Am I Different?

The problem with conformity is it heightens the differences between us and dissolves compassion in our fellow beings. Just look at the way we treat anybody different. The ways that we have been known to react previously. I still can’t wrap my head around Autistic children during World War 2 getting gassed and burned.

Wars have never been with land and the desire to control that space. War HAS always and WILL always be a time to try and purge those who desire their life to be anything different then the deranged mind who has seemingly lost all control. I can trust somebody who lashes out with emotion far easier than a man with a stone cold face. There is a reason why the reference is being made to that of a stone cold killer, one only needs to open their eyes to let that truth sink in.

My son is different. We know that he is but the reality is, is he different? And to whom does it matter. If the bell does not toll does it still toll for you? Or you just so hopeful that your opinion should and shall matter? Did I fail somehow as I parent already without even a diagnosis? Even if that diagnosis comes is it from me smoking weed as I tried to cope or maybe it was the lack of educated health care. I can’t blanket over what my ob-gyn did. She almost killed us with no remorse. Not even a tear could be had from her eyes.

Was it the vaccines? Does it matter if it was because without them our children could possibly be dead. Not even our children think about ourselves. Vaccines were made to control a disease running rampant during times when humans were content in living in their own filth. Isn’t that what caused of all this in the first place? An overrun city full of rats? Throw your bed pots into the street every morning and wait for the summer to heat up that stench. What does it matter what they used to do because we all know that we will never go back. Society could never allow us to live so archaically. Could you imagine a life with no internet or even a phone. But it has been done. Since the dawn of time. Humans still had motivation even when they were simply living in caves.

Jim Morrison said it correctly, “people are strange.” Man, are they ever. The things that we do to make our hearts happy would give our ancestors all kinds of chill. Have we lost all meaning of life as we propel ourselves further down the road of hate and ill fed? Ill fed with the lies that society needs you to believe about each other in order to further prevent the breaking of bread. You need to keep the masses separate because what if they enlightened each other and began to conform? What if you honoured the people that don’t feel good by doing something simple to turn them away. Live happy! Follow your truth. Put your nose to the grind and move like it was your last time to dance on Earth. Cuz it very well good be and this could be your last chance. What if I gave you the confidence to rise like a Phoenix from the ashes rising from the dead I got you. We all need an advocate in our corner to help us in some sort of way. The cat who ate the canary smiles the biggest because they dared to try and win is all I have to say. They don’t care so much who feeds them but they are very mindful of where it is they lay.
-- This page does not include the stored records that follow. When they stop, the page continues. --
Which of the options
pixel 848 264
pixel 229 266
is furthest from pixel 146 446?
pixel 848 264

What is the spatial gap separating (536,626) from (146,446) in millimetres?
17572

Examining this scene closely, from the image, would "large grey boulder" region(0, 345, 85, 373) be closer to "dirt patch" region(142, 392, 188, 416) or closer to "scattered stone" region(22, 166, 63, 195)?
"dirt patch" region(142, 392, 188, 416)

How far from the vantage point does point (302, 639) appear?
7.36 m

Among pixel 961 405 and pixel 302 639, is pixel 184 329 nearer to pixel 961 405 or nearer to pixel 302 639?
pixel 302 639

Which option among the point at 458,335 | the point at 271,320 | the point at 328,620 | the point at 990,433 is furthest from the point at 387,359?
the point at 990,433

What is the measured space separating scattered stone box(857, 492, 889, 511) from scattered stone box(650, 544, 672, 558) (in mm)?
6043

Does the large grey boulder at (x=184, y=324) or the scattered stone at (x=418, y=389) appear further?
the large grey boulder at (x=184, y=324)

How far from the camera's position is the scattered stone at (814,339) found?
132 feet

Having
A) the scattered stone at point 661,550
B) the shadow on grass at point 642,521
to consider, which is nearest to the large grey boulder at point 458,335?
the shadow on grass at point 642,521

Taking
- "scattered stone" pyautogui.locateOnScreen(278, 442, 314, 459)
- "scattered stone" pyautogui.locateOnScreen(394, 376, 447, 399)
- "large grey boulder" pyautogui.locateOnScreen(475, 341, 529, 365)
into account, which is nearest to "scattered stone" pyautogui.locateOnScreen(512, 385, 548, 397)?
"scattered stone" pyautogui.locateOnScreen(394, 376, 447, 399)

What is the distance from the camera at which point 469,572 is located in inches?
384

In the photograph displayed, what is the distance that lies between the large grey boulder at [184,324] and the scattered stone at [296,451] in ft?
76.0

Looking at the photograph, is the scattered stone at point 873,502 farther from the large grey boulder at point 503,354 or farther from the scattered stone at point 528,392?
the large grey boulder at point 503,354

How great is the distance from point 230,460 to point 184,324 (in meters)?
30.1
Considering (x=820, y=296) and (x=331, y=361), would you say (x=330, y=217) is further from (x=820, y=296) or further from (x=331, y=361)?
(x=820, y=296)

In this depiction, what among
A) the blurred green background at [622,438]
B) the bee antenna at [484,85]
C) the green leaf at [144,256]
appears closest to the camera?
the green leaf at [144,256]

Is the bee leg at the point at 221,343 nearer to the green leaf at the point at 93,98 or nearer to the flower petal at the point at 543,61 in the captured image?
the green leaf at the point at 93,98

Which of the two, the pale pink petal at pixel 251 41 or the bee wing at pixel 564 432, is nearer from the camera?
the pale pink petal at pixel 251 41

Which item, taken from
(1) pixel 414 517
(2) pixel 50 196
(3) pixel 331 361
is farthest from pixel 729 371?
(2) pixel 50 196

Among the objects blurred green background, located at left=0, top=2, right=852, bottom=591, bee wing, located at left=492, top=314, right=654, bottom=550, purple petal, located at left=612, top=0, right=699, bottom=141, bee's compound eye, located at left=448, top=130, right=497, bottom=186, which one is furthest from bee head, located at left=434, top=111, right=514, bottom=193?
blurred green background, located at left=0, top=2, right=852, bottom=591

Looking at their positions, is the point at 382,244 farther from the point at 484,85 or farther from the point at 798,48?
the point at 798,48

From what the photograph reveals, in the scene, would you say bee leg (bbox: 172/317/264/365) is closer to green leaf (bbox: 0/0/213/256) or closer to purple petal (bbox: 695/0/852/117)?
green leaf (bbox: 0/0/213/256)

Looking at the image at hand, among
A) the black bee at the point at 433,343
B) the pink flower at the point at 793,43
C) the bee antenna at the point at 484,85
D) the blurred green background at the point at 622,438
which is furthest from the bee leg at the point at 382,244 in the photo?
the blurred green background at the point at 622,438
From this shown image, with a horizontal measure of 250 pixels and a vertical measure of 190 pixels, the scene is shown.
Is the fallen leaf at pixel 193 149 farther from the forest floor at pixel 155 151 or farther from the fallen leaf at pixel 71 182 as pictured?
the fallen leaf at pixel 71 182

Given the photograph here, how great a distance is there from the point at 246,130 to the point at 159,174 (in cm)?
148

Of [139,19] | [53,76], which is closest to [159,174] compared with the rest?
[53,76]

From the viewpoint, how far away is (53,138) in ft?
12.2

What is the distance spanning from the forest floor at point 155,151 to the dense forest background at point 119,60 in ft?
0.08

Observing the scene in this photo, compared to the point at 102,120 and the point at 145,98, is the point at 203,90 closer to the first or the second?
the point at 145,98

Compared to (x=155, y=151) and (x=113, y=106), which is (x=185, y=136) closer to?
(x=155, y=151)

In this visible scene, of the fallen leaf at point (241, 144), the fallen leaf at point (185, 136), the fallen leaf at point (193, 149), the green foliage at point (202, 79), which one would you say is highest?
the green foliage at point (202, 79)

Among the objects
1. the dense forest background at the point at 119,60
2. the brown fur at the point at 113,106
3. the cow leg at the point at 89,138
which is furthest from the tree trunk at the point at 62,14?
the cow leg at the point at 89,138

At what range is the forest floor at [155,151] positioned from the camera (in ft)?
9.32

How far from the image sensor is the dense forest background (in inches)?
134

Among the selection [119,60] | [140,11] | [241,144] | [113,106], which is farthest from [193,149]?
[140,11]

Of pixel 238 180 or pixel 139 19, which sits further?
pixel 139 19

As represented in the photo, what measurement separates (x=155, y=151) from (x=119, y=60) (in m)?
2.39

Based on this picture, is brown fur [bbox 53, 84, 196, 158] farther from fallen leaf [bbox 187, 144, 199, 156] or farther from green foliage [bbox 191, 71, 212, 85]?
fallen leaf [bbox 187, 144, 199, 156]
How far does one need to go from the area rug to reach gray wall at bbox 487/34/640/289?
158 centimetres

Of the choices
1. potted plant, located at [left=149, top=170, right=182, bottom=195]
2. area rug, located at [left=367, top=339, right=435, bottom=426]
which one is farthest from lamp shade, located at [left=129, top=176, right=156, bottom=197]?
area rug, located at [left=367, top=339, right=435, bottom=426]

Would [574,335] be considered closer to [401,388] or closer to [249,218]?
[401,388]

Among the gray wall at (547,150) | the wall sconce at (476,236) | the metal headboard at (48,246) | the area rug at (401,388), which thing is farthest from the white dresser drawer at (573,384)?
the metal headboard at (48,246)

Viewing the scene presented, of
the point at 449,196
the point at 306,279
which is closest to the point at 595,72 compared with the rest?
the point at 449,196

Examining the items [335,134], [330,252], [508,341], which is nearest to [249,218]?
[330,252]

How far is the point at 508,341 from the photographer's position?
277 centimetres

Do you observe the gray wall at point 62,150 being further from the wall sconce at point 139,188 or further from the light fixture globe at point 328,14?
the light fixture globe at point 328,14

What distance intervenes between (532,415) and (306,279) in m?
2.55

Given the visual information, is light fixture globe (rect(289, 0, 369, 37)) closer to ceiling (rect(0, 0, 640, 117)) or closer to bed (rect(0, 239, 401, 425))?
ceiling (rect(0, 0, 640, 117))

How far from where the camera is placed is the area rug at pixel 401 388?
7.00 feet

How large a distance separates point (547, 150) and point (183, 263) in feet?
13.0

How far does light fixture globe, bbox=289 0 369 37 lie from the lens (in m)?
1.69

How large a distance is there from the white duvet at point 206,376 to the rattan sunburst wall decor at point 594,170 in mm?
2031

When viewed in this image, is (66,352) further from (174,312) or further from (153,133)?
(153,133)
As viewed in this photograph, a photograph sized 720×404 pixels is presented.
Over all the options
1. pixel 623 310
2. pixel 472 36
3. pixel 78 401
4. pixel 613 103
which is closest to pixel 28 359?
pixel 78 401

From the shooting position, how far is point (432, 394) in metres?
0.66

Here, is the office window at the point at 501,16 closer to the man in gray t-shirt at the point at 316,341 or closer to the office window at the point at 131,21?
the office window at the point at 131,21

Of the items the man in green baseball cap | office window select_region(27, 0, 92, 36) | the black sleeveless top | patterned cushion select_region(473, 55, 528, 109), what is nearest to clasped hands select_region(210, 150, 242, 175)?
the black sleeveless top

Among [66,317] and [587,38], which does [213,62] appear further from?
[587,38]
So is my family different or is it yours that is out in left field? Stop that thinking it doesn’t matter who we are inside our intrinsic family framing as long as it is ours and it works. Imagine trying to smother the life and love out of something so small to extinguish their light. I can’t imagine how confusing this world would seem, especially with the last two years under our belts. We were just establishing friendships then they all got ripped right away. Were mom groups at the library really a thing? Or am I out to lunch once again? I try to relate to his world and see it through his eyes even though I have this heightened sense of being. It is hard not to push my jaded experience from humans because he needs to have an unbiased opinion. He needs to be able to see the world through his eyes and not through mine that are filled with so much heart. Yelling hasn’t worked for either of us so I need to put some work into maintaining it. The frustration is real especially when you hit middle age. Am I tired of this hamster wheel or am I just old the reality being just a little to fresh to sink in.

Am I different or are you different or maybe the rest of the world is just weird? Maybe weird is the new normal as we all try to live our authentic best lives instead of a big wig idea of what a normal life should be like and feel. There are times when I feel like I shouldn’t be so bold with my opinions but then I am like if you have a feeling you should honour it unless of course it makes another feel bad. You know what I am trying to say. Don’t make other people feel bad with your actions and yes even your words. In the end it is you who should feel bad no matter who you surround yourself with. Monkey sees as monkey does but it is the confident monkey who is able to walk away and forage on his own. It isn’t so much that he doesn’t like the other monkeys, no, he just realizes that life is too short and there is so much more to do then sit around and bicker over who has better shoes.